What are the main findings of the paper?

One thing we show in the paper is that, even if the plaintiff were to make no gain (or loss) on their financial position, having a short position grants them bargaining leverage and allows them to extract a larger settlement. A short position can also turn a lawsuit that would be expected to lose money into one that makes money for the plaintiff. If we think about Kyle Bass’ lawsuits, without additional incentives, he likely would have lost money because the hedge fund did not own any competing patents, the successful challenge will merely render the pharmaceutical companies’ patents invalid, and the litigation process is costly. With a short financial position, however, the hedge fund will now have a claim that can generate, in expectation, a positive return.

Is this more of a legal or ethical issue? How does it contrast with insider trading?

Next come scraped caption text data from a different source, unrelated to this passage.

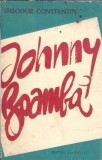Johnny Boamba Theodor Constantin Carte Literatura Romana Editura Tineretului 1968 Clasica Autori Romani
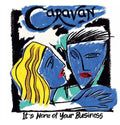Caravan: It's None Of Your Business - CD
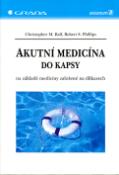 Kniha: Akutní medicína do kapsy - na základě medicíny založené na důkazech - Christopher Ball, Robert Phillips
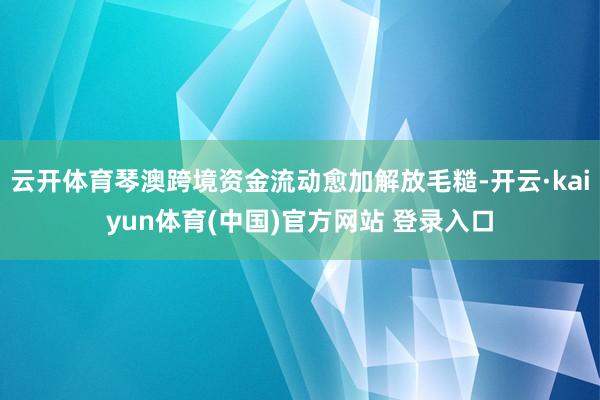 云开体育琴澳跨境资金流动愈加解放毛糙-开云·kaiyun体育(中国)官方网站 登录入口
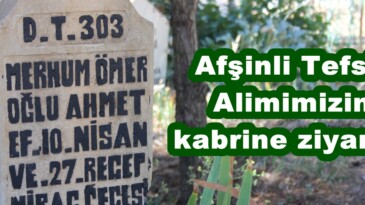 Afşinli Tefsir Alimimizin kabrine ziyaret!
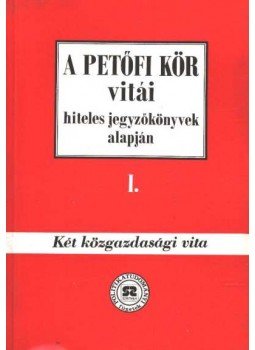Hegedűs B. András - A Petőfi kör vitái hiteles jegyzőkönyvek alapján I. Hegedűs B. András - A Petőfi kör vitái hiteles jegyzőkönyvek alapján I., Budapest 1989 antikvár könyv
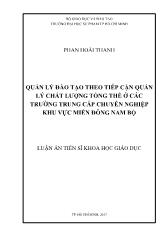 Luận án Quản lý đào tạo theo tiếp cận quản lý chất lượng tổng thể ở các trường trung cấp chuyên nghiệp khu vực miền đông Nam Bộ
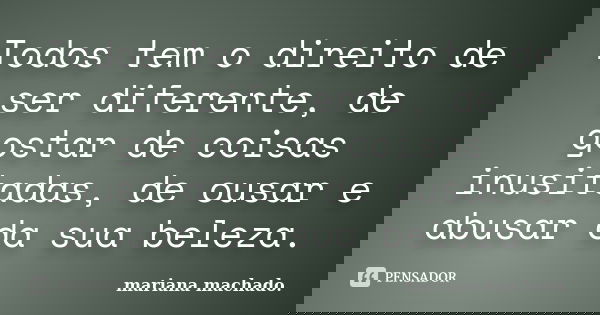 Todos tem o direito de ser diferente, de gostar de coisas inusitadas, de ousar e abusar da sua beleza.... Frase de Mariana Machado.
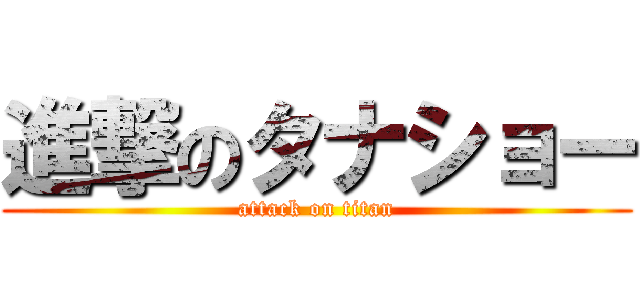 進撃のタナショー (attack on titan)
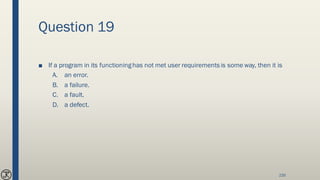 Question 19
■ If a program in its functioninghas not met user requirements is some way, then it is
A. an error.
B. a failure.
C. a fault.
D. a defect.
235
 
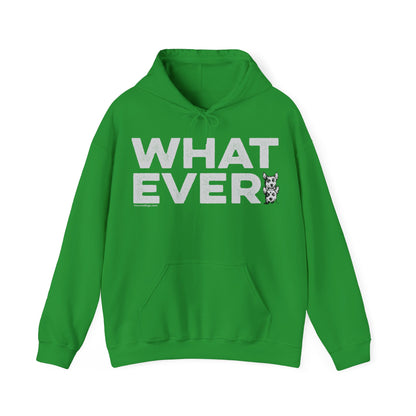 WHATEVER, Heavy-Blend Hooded Sweatshirt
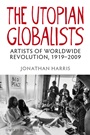 The Utopian Globalists: Artists of Worldwide Revolution, 1919 – 2009 - ISBN 9781405193016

We suspect that this raises both legal and ethical issues. While some scholars have examined this problem with consideration to the laws on insider trading, unless some special relationship is present, it seems unlikely that a third-party plaintiff having a financial position on a defendant will make the plaintiff liable under the federal insider trading laws. This is because when the plaintiff is unrelated to the defendant (e.g., not an employee or have any special interest with the defendant) and is using its own information (that she is about to file a lawsuit), the plaintiff is not an insider and is not using any proprietary information of the defendant-company.

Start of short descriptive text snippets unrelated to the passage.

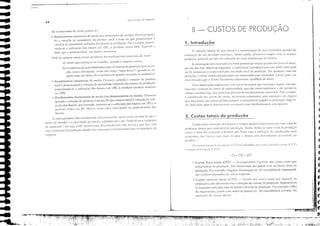 ｾ
ｾ
ｾ
ｾ
<
ｾ
ｾ
ｾ
(
C
ｾ
C
E
'f
i
f
f
fi
CT = CVT + CFT
CUSTOS DE PRODUCAO
,
Custos 'nri:,,'eis totelis (CVT) -- I'arecla dos (USlm t,,[ai,< que dq'clHle ,Lt
produç:io e por isso muda com :1 'Ori:lção do 'olllmc de produç:io. RepreSellt:1l11
ｾｳ despesos rolizoda5 com os f:ltorcs ""riá'cis dc prodllç:io. Por ocnll'lo: j(llha
de !1Jg.:l111Cl1tOS1 ｾ［ｬｳｴｯｳ COlll m:ltéri:ls·priI11;lS etc. N;l cOIHJhilidadc Pl'i';lta, S;10
Ｈｨ［ｬｉＱＱｾｬ､ｻＩＨ［ de f.-·l1,{US (lin:c()s.
1/
• Custos fixos totais (CFT) -- Correspondem J porceL1 dos custos totais que
indepcndem da produçõo. S:io dccorrentes dos gastos com os fotCHes lixos de
produç:io. Pc,,' exelllpi,,: oillguéis, ilulll;llaçõo etc. No ｣ｯｮｴｾ｢ｩｬｩ､｡､｣ ｣ｭｲｲ｣ｳｾｲｩ｡ｬＬ
S:lO t;lll1hélll c!l;-llnJt!os de Clls(ns indireros,
1. Introdução
2. Custos totais de produção
o objeti'o b:sico de ｕｉＱｬｾ lirl1lo é a mnimizoçõo de scus rC;llltoclos quondo da
reJliz:.1ç:to de Sl1:1 Jti'idadc produti·:1. lssinl sendo, procur:ld sempre ohter J 1ll;íxin1:l
produç:lo ｰｯｾｳ￭｜Ｇ｣ｬ Cln í;lCC li;, ｬｴｴｩｬｩｚ［ｬￇｾｏ de ccn:1 combill:lçjo de t":ltores.
t otimizoçjo dos result:ldos do ｬｩｲｭｾ poderá ser "btido quondo for I'O"ÍTI :lIcOIl-
çar um dos dois objeti'os scguilllcs: OI) mJXimizJr o produç:io poro um dodo CLlSlO totoj
ou lo) nJi,Jimizor o custo totol poro L111l dado nÍTI de Produl-:iO. EIl1 qLlolqucc Ull10 das
sitllJÇ()('S, í1 llrma t.:5tad Jll:lximiz;ndo ou Otinliz::mdo sellS reslIltJdos. ｅｓｌｬｲｾＬ pois, tlll
1111l:1 ｳｩｴｬｬ［｜ｾＧ［ｩｯ l}llC :l Tcori:1 Et.:OIlOlllicJ dCllonlill:l CtJL1i1/bn'o ti:J firJl1:J.
Uma obSCt':lÇJO inlpOrt;11HC: I1JS Clll""';1S de custos que 'ereinos a .seguir, .s:lo COI1-
5idcLldos [;lrnbéll1 05 CUStos de: 0rnnllfÚ(!:afc, que 5:10 custos iJ11plícit()s, c n:io ;lPCll;lS os
cUStos COI1Líbcis, que SJO explícitos, pois cll'oh'Clll dC5cmbolso l11ol1ct:lrio. Por exemplo,
é ＨＨＩｮｳｩ､｣ｲｾｬＨ｢ nas CLlL"Y:l5 de ＨｬｬｾｴｏｓＬ 110 sl"lltldo econômico, lllna estilll:tti';} do ｾ､ｵｧＮｬＱ｣ｬ
que UlnJ fjrn13} quc possui prédio pn.)prin, C'C!ltll;l!mCntc pag;1.ri;l sc prccisJ:-;st :t1ugj-lo,
.Ao 11l1JI deste túpico discutiremos UlTl pouco 111J.is ､｣ｴ［ＱｬｨｾｴＮ｢ｬｬＱ｣ｮｴ｣ C.sS3 qUCSt;lO
Conhecidos os 1'Il"c)-os dns LHures} é sempre possí'c1cktcrmín:tr um ｃｬｬｾｴＨＩ total ele
I'roduçjo ótimo ｾＧ｡ｲｯ odo ni,'c! de I'roduç.lo, Assim, dclil1c-se ClIStu rora/ ,/c l'mdlIç.io
COI110 o total tC1S llc,"'pcs:lS ｮＧＺｾｬｬｩＷＮＺｬｬｨｳ peh firnl:1 com J ｬｬ｛ｩｬｩＷＮｾ￧ＺｬＨｬ d:l c0l11hina(50 Il1Jis
eC"IH'''nica d", 1:1')['c<;, 1'''1- l11L'i" d.l '1u:1I é obtid,l lIl11a de[CrIllilla(l:! Cjll,1111idode d"
prodtrtcl,
():-; LUS!"()$ t()Lli:-; de ｾＱｲｯ､｜ｬ￧Ｚｬｏ (( --I") S;l() di'idid()s em ClIS{OS ';lri:Í'l.:is totais ＨｃＬｾ｜ 'Tl
c CUStOS lIXOS t()Llis ler"]'):
_L . _
- - -
f'
Ａｉｾ! ｾ
:t. f
ｾｾ
ｾＱｦＪａ｜ＧｾｭｾｦＧｩＧｩＡＧｩｾｾ＿ＧＡｾｾｍｾ｀｜ＧｗＡ｀ｴｩ［Ｇｾｾ［ｾｾＱＡ＿ｾｾｾｔＧＷｾＢＬＬｽＧＮｩＢＬｾｉｾｾＢＢＢｮＱｬｃＢＺｬ｜ＧｉｩＡＧ［ ＬＬＬＮＬｾＬＬＮＮＺ ｾＧＱｦｉｾｾＢＧＭＧＭＢＧＭＭＬＢ［ｉＢＢＭ ＬＬＮＮＮＬｾ
ｆｵｲｬＨｬＭｬｉＭＺＧｾＧｮ｛｣ＬｲＬ rie Econor:ll,,"l
r-- ｾＭ
64
Os rendill)cmos de ･ｳ｣ｾＱｯ podem Ser:
• Rendimentos crescentes de ･ｳ｣ｾ｢ (Oll economi"s de ｣ｳ｣ｾＱＺｉＩＺ Ocorrcll) ｱｬｬｾｬｬﾭ
do ｾ ｜Ｇｊｲｩｾ￧￵ｯ ｮｾ qll"nL;ebde do produtO tot,,1 é ｬＱｉｾｩｳ do quc proporcion,,1 J
'Olri.1ÇjO ,b ｱｕｊｮｴｩ､ｾ､･ utiliud; dos folores de produçjo. Por oell)l,lo, ;Ull)en-
Lindo-se a LHili7.Jç30 dos IJtorcs C[l1 1ｏＨＧｾ［ｬＬ o produto crcJcc 20%. Equi';}c J
dizer que ｾ produri'i,bdc ,05 fatores ;llll1CI1l011.
Pode-se ;1polltar (01110 caus.1S ｾＺ｣ｲＺＱ､ＨＩｲＺＺｬｳ dos rcndinlCntos crCS(ClltCS de CSCJL1:
a) l11aior cspccializJçJo no ｴｲＺｬ｢ｾＱＱｨｯＬ qUJ.ndo ;) clnpn:s.l cresce;
b) ｾ existcnei; de indi'isibilidades entre Os tcHores de produç:io (f'or exem-
plo, I1UI11a sidcrúrg.ic;l, como ｮｾｯ existe u1ncio forno"; qU:1ndo se 3d·
quirc ll1ais ul11 rono, dc,·c ocorrer 1111 ｾｲ［Ｇ｜ｮ､｣ :1umcntO llJ produçJo),
• Rendimentos const:lIltes de esclln: Ocorrem qlnndo ｾ ':1ri:1ç:io do produto
total é proporcional" varia';:io da qUJlltidade utiliz:,,!; cios tcHores de produç:io:
aumentando-sc ｾ ｵｴｩｬｩｺｾ￧Ｚｩｯ dos fatores em 10%, o produto tJl1Ibém ｯｵｭ･ｬＱｴｾ
em 10%,
• Rcndimentos decrescentes de escala (ou deseeonomias de escala): OcolTcm
quondo a ｜ＧｾｲｩＺＱ￧Ｚｩｯ do produto é Illenos do 'lue proporciolal à 'nri:1ç:io n:1 utili-
Z:1çjo dos farores: por excmplo, oun1Cl1to-se a ｵｴｩｬｩｺｾ￧￵ｯ dos CHores CI11 10% e ()
proLiuto cresce cnl 5%,Hou'c} ｮＨＧＤｾｃ (:150, lllllJ queda n:l produtiYi...bdc ､ｯｾ
f:'tores.
A (Jusa gcr;:ldOr;l dos rendimentos ＨｫＨｲｃｾｃｃｉｈｃＤ de csclh reside lO ｴｾｬｴｏ de que ()
poder de dccis:lo c ;l CJp;lcltbdc ｧ｣ｮＧＺｬｬ｣ｩｾｬｬ c ｾｬ､ｬｬＱｩｮｩｳｲｲ［Ｑｴｩｹ｡ S:lCJ ｈｩｬＱ､ｩ｜Ｇｬｳￍ｜Ｇ｣ｩｾ c ilh.'JpJ7.es
de ＺｬｕｭｃＱｈ［ｬｲＧｾｾ ou ｾ･ｪＺｴＬ pode ocorrer UI1l;} des(Cntr.lli/.;lÇJO O:lS dcci,<"()cs que LH;; (om
que O JlIllh.:nto' de ｰｲｯ､ｵ￧ｾｯ obtido t1.10 ｣ｯｭｰｃｬＱｾ･ o il1n.:stil11Cl1to leito Jla Jlnpli:lç;lO dJ
C1l1pn:SJ,
,
'I'
ＬｾｲｷＮｾｴＧｾｉｾＧＺｾＺＧｾ［ＴＥＺｾｾ
..
..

Are these lawsuits harmful to the litigation or the legal system? What are the policy implications?

The difficult policy question is whether we should allow or disallow plaintiffs taking short or long positions on defendants. The answer to this question depends, in part, on whether we should encourage or discourage certain types of lawsuits. For instance, if we think that more entities should bring patent invalidity challenges — which presumably was the rationale behind the America Invents Act, which allows virtually anyone to bring such challenges — allowing a prospective plaintiff to reap financial return through a short position can be a good thing, given that there is no direct return from successful prosecution. At the same time, because a substantial short position can encourage frivolous lawsuits, we suggest, in an extension to be published online, that the fee-shifting (i.e., loser pays all costs) regime can function as a mechanism to screen meritorious lawsuits from frivolous ones.

With respect to the federal securities class actions, there has been some controversy over institutional shareholders, who have a large long position on stock, settling the claims on behalf of the entire shareholder class as the lead plaintiff. [A securities class action is a lawsuit filed by investors who bought or sold a company’s securities within a specific period of time and suffered economic injury as a result of the company’s violations of securities laws.]

Given that a large long position can substantially weaken the institutional shareholder’s bargaining position, if we think that we should encourage more vigorous prosecution of certain securities class actions, then not allowing such an institutional shareholder be the lead plaintiff of the shareholder class — or even creating separate sub-classes of shareholder-plaintiffs — can be a good thing.